┌─ Supplied data

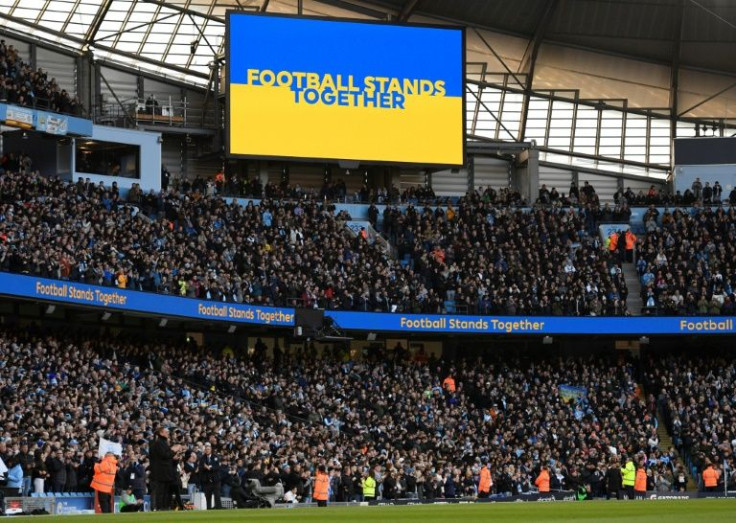 United in Manchester: A "Football Stands Together" message is displayed in the colours of the Ukrainian flag at the Etihad on Sunday
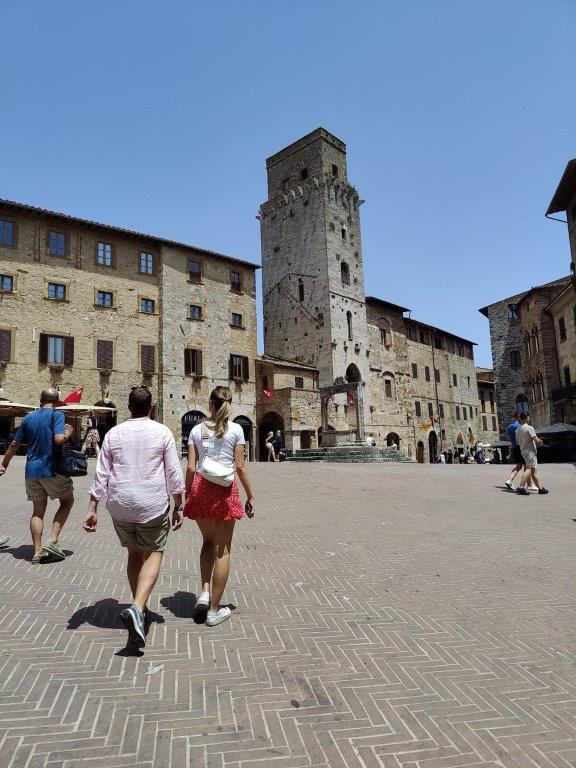 couple crossing central square medieval town towards water well and tower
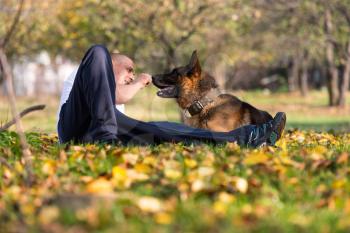 Man With Dog German Shepherd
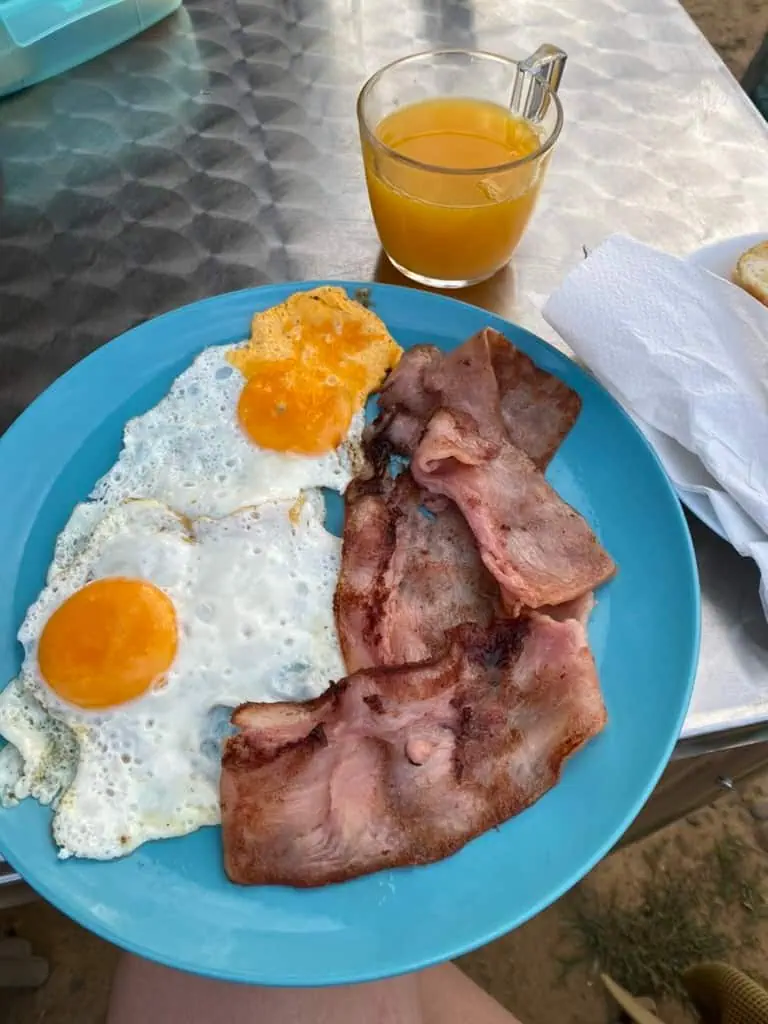 Bacon, eggs, and orange juice on a plate at a stop along the Camino Francés.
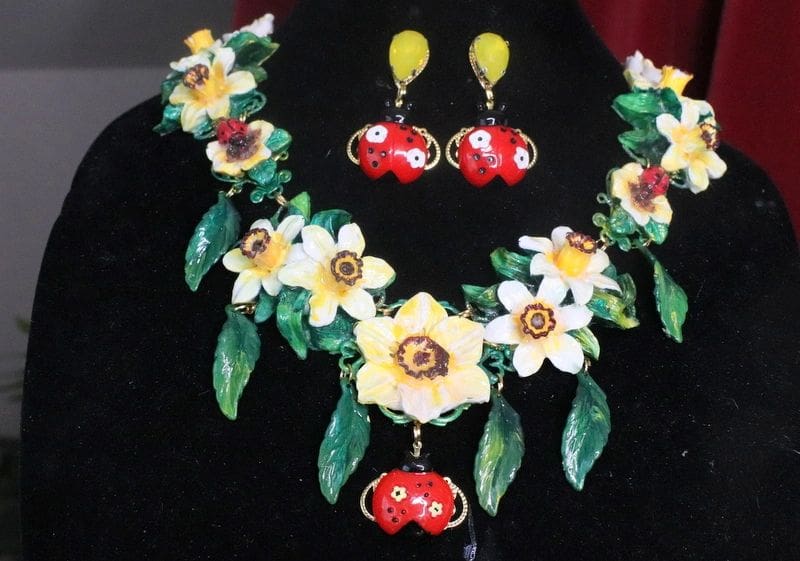 A necklace and earrings set with flowers on them.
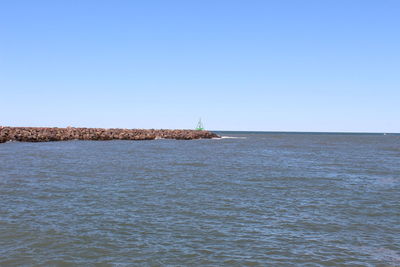 Scenic view of sea against clear blue sky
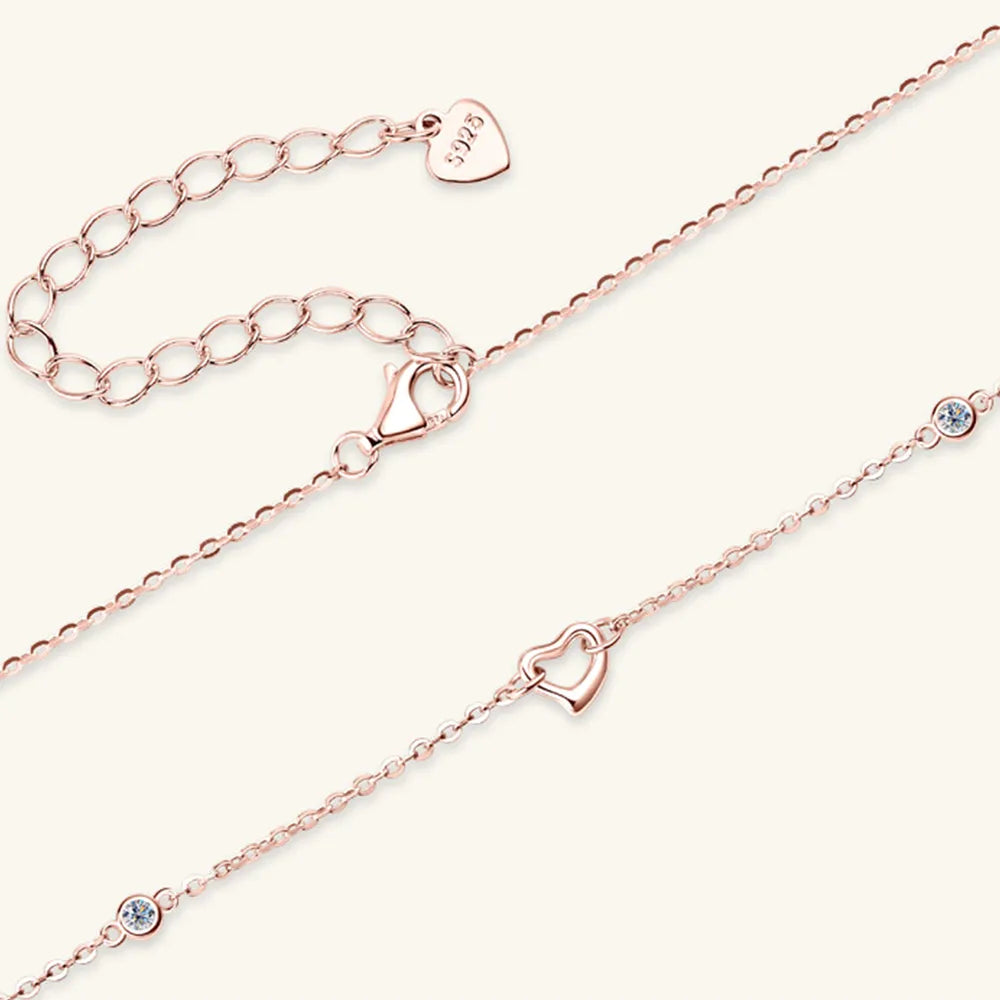 Rose gold anklets with heart-shaped clasp on a white background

└─

* _Task directions_: Return the text of all seven rows above word for word, leaving out the pictures.

* _Exercise response_:
 United in Manchester: A "Football Stands Together" message is displayed in the colours of the Ukrainian flag at the Etihad on Sunday
 couple crossing central square medieval town towards water well and tower
 Man With Dog German Shepherd
 Bacon, eggs, and orange juice on a plate at a stop along the Camino Francés.
 A necklace and earrings set with flowers on them.
 Scenic view of sea against clear blue sky
 Rose gold anklets with heart-shaped clasp on a white background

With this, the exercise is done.